While meningitis affects all populations including infants, the elderly, and immunosuppression patients are at higher risk of infection. LPs are most frequently performed on immunosuppressed patients, many of whom suffer from hematologic malignancies with concomitant thrombocytopenia.
The most frequently reported complications of an LP are backache (25%), post-LP headache (22%), and radicular pain (5%). These symptoms are often caused by infection, bleeding, cerebral herniation, late onset of epidermoid tumors of the thecal sac, and nerve injury [5]. Bleeding in the subarachnoid space is associated with significant morbidity relative to other LP-associated complications and warrants significant pre-procedure consideration.

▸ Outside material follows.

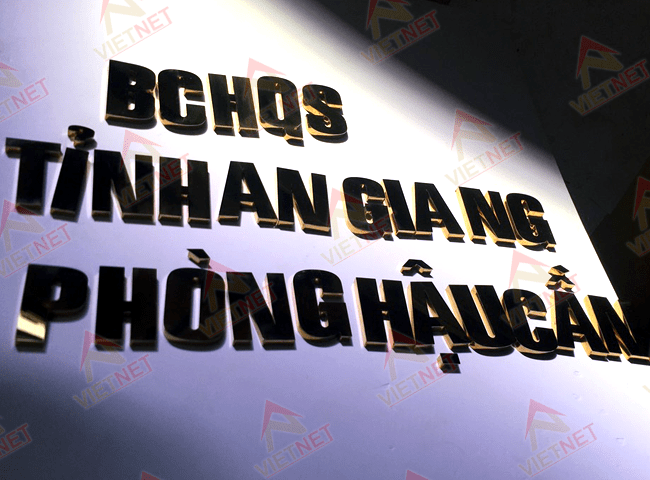 chu-inox-vang-guong-ban-chi-huy-quan-su-tinh-an-giang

Thrombocytopenia and elevated intracranial pressure (ICP) almost always necessitate a work-up prior to lumbar puncture [6]. Approximately 10% of bedside LPs are considered "traumatic" and rupture blood vessels that can bleed into the subarachnoid space [7,8]. Due to this, some guidelines recommend a platelet value above 50,000 platelets (plts)/μL before proceeding with a lumbar puncture [6,7,9,10].
Recently, evidence has been mounting against a platelet threshold prior to an LP; until recently, the data was mostly from single-center studies of populations with hematological malignancies that indicated no increased risk for post-LP complications [9]. However, case series of neuraxial anesthesia during parturition and for patients with hematological malignancies undergoing LPs from the 1980s through the 2010s provide consistent evidence for a re-examination of platelet guidelines [7,9,11,12].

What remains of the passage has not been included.